По просьбе заключенных начальство охотно сажало их вдвоем; так, например, я одно время сидел с Канторовичем.
Около декабря Киску, по подозрению в участии в моем деле, выслали этапом в Архангельскую губернию. Оттуда она перебралась в Швейцарию.
Совместное сидение хуже, чем одиночное; измученные люди вскоре начинают раздражаться, ссориться, и начальство вновь разделяет их. Но сидеть одному очень тоскливо, а потому вновь возникают просьбы о помещении с кем‑нибудь вдвоем.
Наши камеры были неравной величины: угловые – побольше, неугловые – темные каморки с выкрашенными до половины в серый цвет стенами, представляющими смесь грязных белил с карандашными и высеченными надписями прежних жильцов. На асфальтовом полу, у стены, помещалась железная койка с соломенным матрацем, соломенной подушкой и одеялом серого грубого сукна. Постельное белье было из холста. У дверей помещалась параша: ведро с крышкой, вделанное в серый табурет. У окна ставилась на полочку жестяная керосиновая лампа, горевшая всю ночь. Понятно, какой воздух был в камере зимой: тут смешивались запахи керосиновой гари, параши и табаку. Политические пользовались разрешением носить свою одежду и белье. Кто сидел в третьем и четвертом этажах по переднему фасаду, тот обыкновенно целые дни торчал на табурете перед окном, рассматривая протекающую на улице свободную жизнь: пешеходов, извозчиков, посетителей, идущих по двору на свидание или для «передачи». У меня не было ни свиданий, ни передач; но я несколько раз получал по почте от друзей небольшие деньги, раз получил две смены белья и носки.

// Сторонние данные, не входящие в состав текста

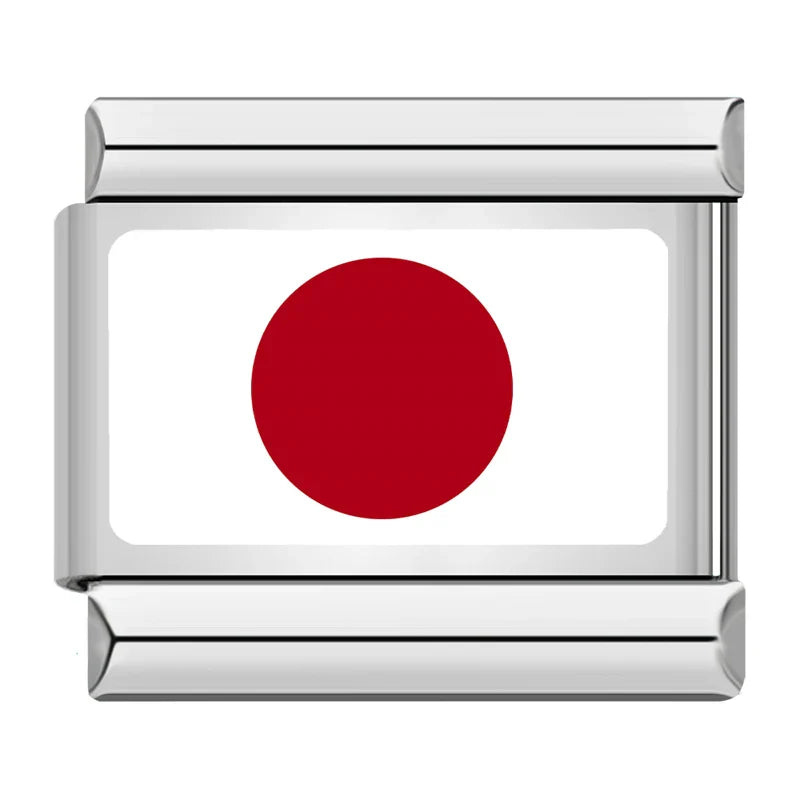 Japanese flag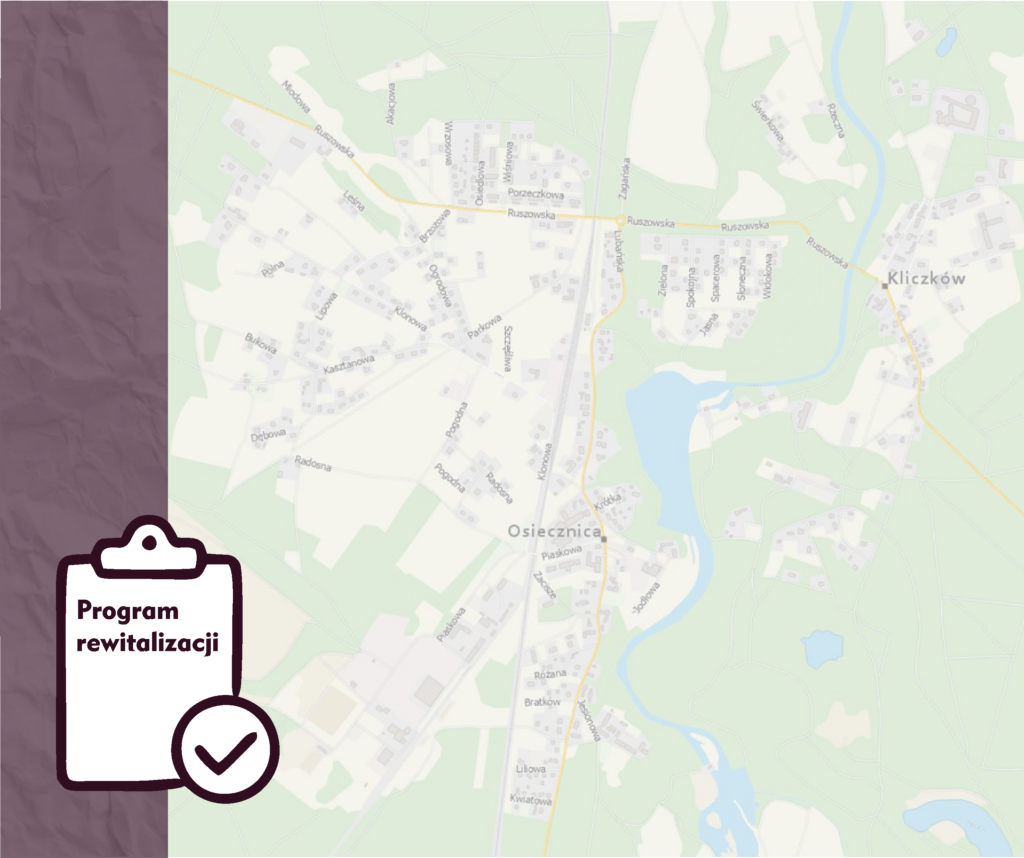 Program rewitalizacji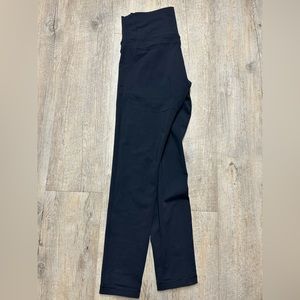 Tna constant legging- large.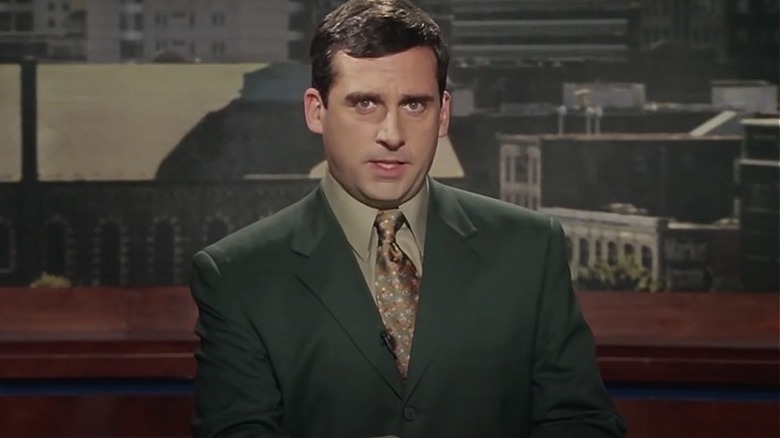 Steve Carell'S 60 Minutes Interview Had Mail Carriers Praising The Actor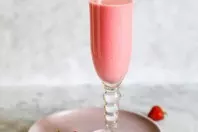 Erdbeer-Schlamm-Bowle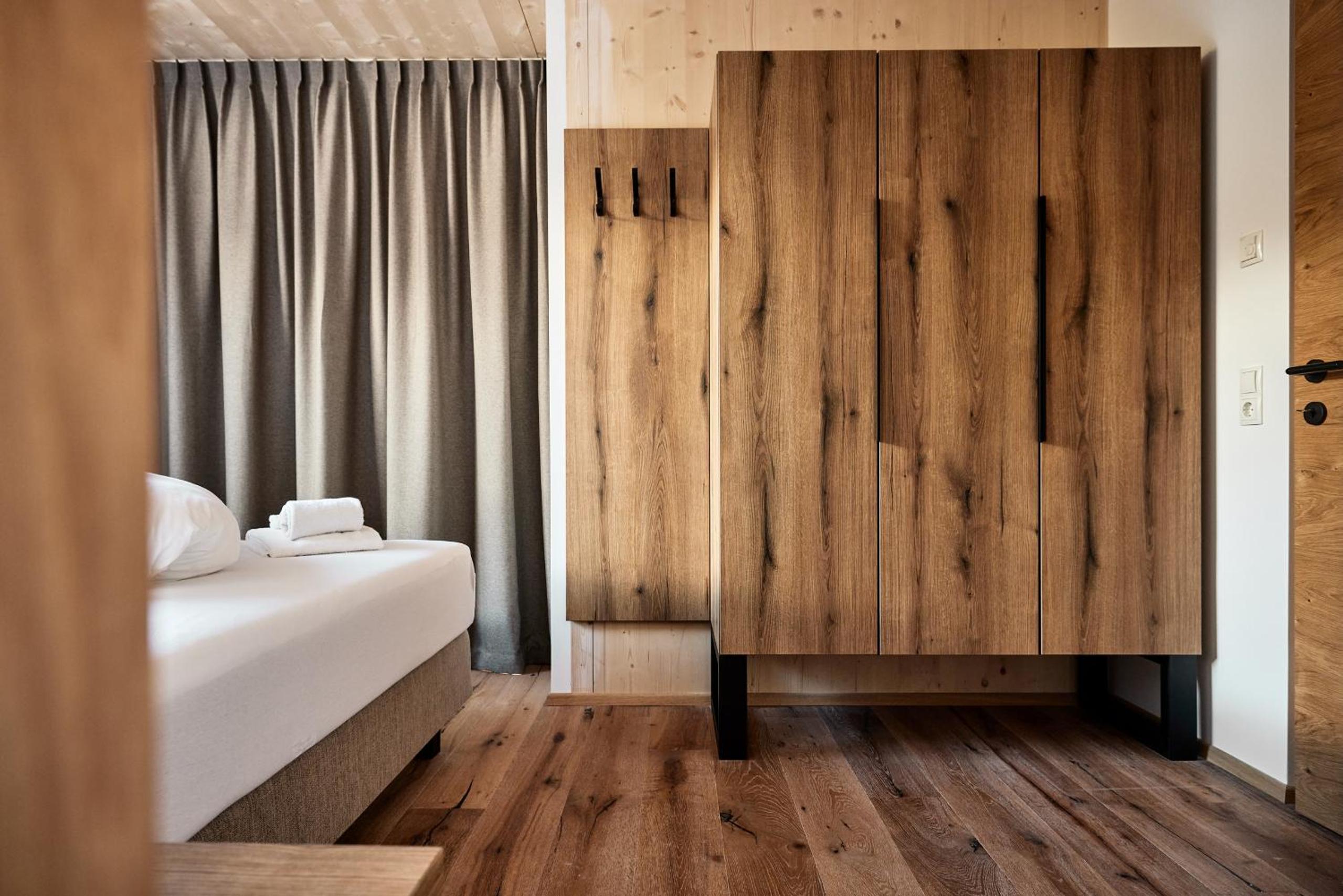 Alm-Lodges Montafon by Pferd auf Wolke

На собственные деньги заключенных, хранившиеся в конторе, мы каждый день вечером составляли список покупок, – их утром приносил и раздавал надзиратель. Против тюрьмы, на углу, была бакалейная торговля, где можно было купить томаты, брынзу, колбасу, чай, сахар, табак и белый хлеб. Но я редко мог баловать себя такими вещами, а тюремная пища была всегда одна и та же: кислый борщ с мелко нарезанными кусочками коровьих голов да пшенная каша с бараньим салом. При полуторе фунта в день черного хлеба, при ужине из чашки жидкой пшенной кашицы я часто бывал впроголодь. Утром в шесть часов давали кипяток, слегка подкрашенный чаем, и два куска пиленого сахара.
После чая дежурный уголовный арестант вносил мокрую швабру, которой я протирал пол; потом выносил парашу в уборную. В девять часов происходила «поверка» – обход камер начальником или старшим надзирателем, то же повторялось после семи часов вечера. Два раза в день в неопределенно изменяющиеся часы мы должны были «гулять», то есть ходить взад‑вперед по двору перед тюрьмой.
Итак, это была так называемая «открытая» тюрьма. Иногда надзиратели после вечерней поверки (случалось, даже днем) впускали нас друг к другу в камеры или открывали откидные форточки дверей; просунув наружу голову, мы могли видеть сидящих на противоположной стороне коридора знакомых. Завязывались разговоры, дискуссии, наконец – просто болтовня.
Наиболее свободный режим был месяца два при новом начальнике, частном приставе (старый чахоточный начальник умер). Этот апоплексический солдафон тоже умер – от «кондрашки». Он обыкновенно почти не выходил из лазарета, где пил с фельдшерицей водку и вызывал туда более покладистых политических для разговоров о «высоких материях». Он умер, должно быть, потому, что круто переменился образ его жизни: двадцать лет пристав кричал в своем участке, распекал, бил, грозил, а тут сразу попал в сонную тишину канцелярии.
Так или иначе, при этом странном либерале двери наших камер даже не запирались; мы разгуливали в гости друг к другу с утра до вечера.